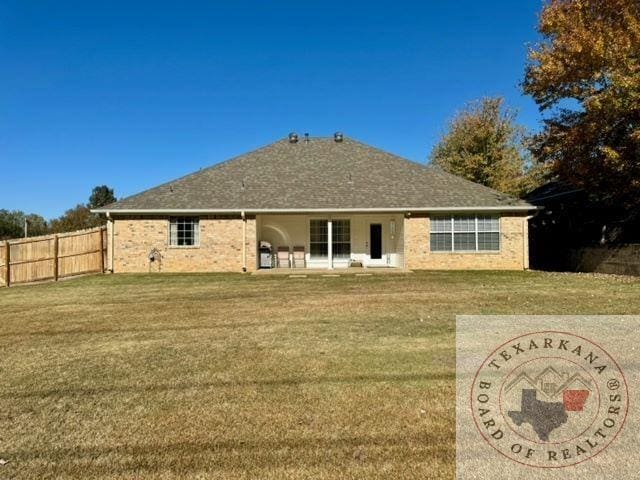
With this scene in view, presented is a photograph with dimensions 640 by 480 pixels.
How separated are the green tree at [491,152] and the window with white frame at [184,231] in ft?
79.3

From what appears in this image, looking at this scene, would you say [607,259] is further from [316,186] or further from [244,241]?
[244,241]

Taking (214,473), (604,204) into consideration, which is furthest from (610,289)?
(214,473)

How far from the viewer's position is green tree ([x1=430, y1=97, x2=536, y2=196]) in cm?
3522

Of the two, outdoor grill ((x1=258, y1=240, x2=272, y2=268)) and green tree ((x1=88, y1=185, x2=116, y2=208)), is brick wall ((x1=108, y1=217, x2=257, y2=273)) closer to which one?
outdoor grill ((x1=258, y1=240, x2=272, y2=268))

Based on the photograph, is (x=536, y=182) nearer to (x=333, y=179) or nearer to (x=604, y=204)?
(x=604, y=204)

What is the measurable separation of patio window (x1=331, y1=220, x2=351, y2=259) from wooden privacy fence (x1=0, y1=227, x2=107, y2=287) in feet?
30.9

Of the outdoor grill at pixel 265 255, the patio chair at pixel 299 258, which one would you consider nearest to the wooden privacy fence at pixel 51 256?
the outdoor grill at pixel 265 255

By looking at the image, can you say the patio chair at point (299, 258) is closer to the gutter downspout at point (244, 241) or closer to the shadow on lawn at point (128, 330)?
the gutter downspout at point (244, 241)

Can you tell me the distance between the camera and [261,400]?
13.4 ft

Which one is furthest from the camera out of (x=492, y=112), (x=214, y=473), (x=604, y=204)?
(x=492, y=112)

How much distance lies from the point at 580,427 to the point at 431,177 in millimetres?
17645

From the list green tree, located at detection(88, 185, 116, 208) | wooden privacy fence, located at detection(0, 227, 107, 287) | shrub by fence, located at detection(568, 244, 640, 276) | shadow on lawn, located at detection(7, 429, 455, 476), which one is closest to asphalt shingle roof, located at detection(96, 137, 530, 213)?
wooden privacy fence, located at detection(0, 227, 107, 287)

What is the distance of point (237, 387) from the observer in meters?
4.41

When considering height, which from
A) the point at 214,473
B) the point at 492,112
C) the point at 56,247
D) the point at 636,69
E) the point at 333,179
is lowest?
the point at 214,473
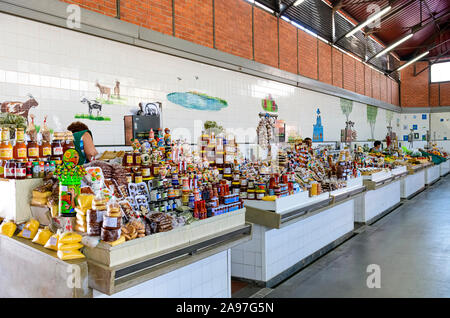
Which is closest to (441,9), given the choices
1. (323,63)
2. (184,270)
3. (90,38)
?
(323,63)

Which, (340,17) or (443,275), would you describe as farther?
(340,17)

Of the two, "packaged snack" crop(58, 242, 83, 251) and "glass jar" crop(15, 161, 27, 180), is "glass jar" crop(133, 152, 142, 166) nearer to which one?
"glass jar" crop(15, 161, 27, 180)

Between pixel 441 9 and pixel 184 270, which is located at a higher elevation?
pixel 441 9

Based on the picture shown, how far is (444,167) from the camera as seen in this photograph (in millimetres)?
16906

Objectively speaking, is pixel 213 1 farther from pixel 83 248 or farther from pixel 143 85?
pixel 83 248

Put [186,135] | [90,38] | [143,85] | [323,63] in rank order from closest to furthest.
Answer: [90,38], [143,85], [186,135], [323,63]

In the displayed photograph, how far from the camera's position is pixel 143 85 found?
5.32 m

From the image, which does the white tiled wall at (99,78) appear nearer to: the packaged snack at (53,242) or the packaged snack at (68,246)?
the packaged snack at (53,242)

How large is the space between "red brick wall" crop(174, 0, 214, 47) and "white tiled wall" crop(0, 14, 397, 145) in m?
0.44

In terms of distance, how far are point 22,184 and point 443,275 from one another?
14.9 ft

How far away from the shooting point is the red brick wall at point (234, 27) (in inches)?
269

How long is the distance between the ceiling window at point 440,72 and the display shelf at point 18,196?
71.1ft

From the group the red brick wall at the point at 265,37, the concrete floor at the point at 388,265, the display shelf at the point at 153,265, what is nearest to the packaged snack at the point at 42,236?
the display shelf at the point at 153,265
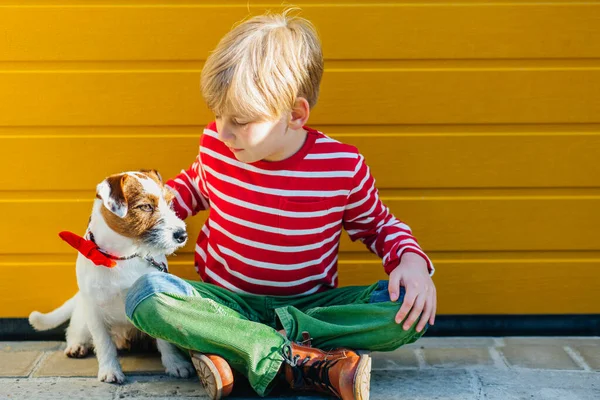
########
### TASK GOAL:
Can you pull every line of the listing above out word for word, leaving the pictures out of your answer?

### THE ANSWER:
With this scene in view, presented is a photograph with dimensions 640 by 480 pixels.
How separated are the green tree at [491,152] and the window with white frame at [184,231] in ft?
79.3

From what appears in this image, looking at this scene, would you say [607,259] is further from [316,186] or further from [244,241]?
[244,241]

Taking (214,473), (604,204) into consideration, which is furthest from (610,289)?
(214,473)

How far from the viewer's position is green tree ([x1=430, y1=97, x2=536, y2=196]) in cm?
3522

Of the two, outdoor grill ((x1=258, y1=240, x2=272, y2=268)) and green tree ((x1=88, y1=185, x2=116, y2=208)), is brick wall ((x1=108, y1=217, x2=257, y2=273)) closer to which one?
outdoor grill ((x1=258, y1=240, x2=272, y2=268))

Based on the photograph, is (x=536, y=182) nearer to (x=333, y=179) or nearer to (x=604, y=204)?
(x=604, y=204)

What is the measurable separation of patio window (x1=331, y1=220, x2=351, y2=259) from wooden privacy fence (x1=0, y1=227, x2=107, y2=287) in feet?
30.9

Of the outdoor grill at pixel 265 255, the patio chair at pixel 299 258, which one would you consider nearest to the wooden privacy fence at pixel 51 256?
the outdoor grill at pixel 265 255

By looking at the image, can you say the patio chair at point (299, 258) is closer to the gutter downspout at point (244, 241) or closer to the shadow on lawn at point (128, 330)?
the gutter downspout at point (244, 241)

Can you tell me the distance between the camera and [261,400]?
13.4 ft

Which one is furthest from the camera out of (x=492, y=112), (x=214, y=473), (x=604, y=204)?
(x=492, y=112)

How much distance lies from the point at 580,427 to the point at 431,177 in millimetres?
17645

From the list green tree, located at detection(88, 185, 116, 208) | wooden privacy fence, located at detection(0, 227, 107, 287) | shrub by fence, located at detection(568, 244, 640, 276) | shadow on lawn, located at detection(7, 429, 455, 476), which one is closest to asphalt shingle roof, located at detection(96, 137, 530, 213)?
wooden privacy fence, located at detection(0, 227, 107, 287)

What is the distance of point (237, 387) from the observer in meters?
4.41

When considering height, which from
A) the point at 214,473
B) the point at 492,112
C) the point at 56,247
D) the point at 636,69
E) the point at 333,179
is lowest?
the point at 214,473
Which is closest to (441,9), given the choices
1. (323,63)
2. (184,270)
3. (90,38)
?
(323,63)

Which, (340,17) or (443,275), would you describe as farther?
(340,17)

Of the two, "packaged snack" crop(58, 242, 83, 251) and "glass jar" crop(15, 161, 27, 180), is "glass jar" crop(133, 152, 142, 166) nearer to which one?
"glass jar" crop(15, 161, 27, 180)

Between pixel 441 9 and pixel 184 270, which is located at a higher elevation?
pixel 441 9

Based on the picture shown, how far is (444,167) from the camera as seen in this photograph (in millimetres)?
16906

Objectively speaking, is pixel 213 1 farther from pixel 83 248 or farther from pixel 143 85?
pixel 83 248

Put [186,135] | [90,38] | [143,85] | [323,63] in rank order from closest to furthest.
Answer: [90,38], [143,85], [186,135], [323,63]

In the displayed photograph, how far from the camera's position is pixel 143 85 found?
5.32 m

From the image, which does the white tiled wall at (99,78) appear nearer to: the packaged snack at (53,242) or the packaged snack at (68,246)?
the packaged snack at (53,242)

How large is the space between "red brick wall" crop(174, 0, 214, 47) and "white tiled wall" crop(0, 14, 397, 145) in m?
0.44

In terms of distance, how far are point 22,184 and point 443,275 from one another?
14.9 ft

How far away from the shooting point is the red brick wall at point (234, 27) (in inches)?
269

How long is the distance between the ceiling window at point 440,72 and the display shelf at point 18,196?
71.1ft

From the group the red brick wall at the point at 265,37, the concrete floor at the point at 388,265, the display shelf at the point at 153,265, what is nearest to the packaged snack at the point at 42,236?
the display shelf at the point at 153,265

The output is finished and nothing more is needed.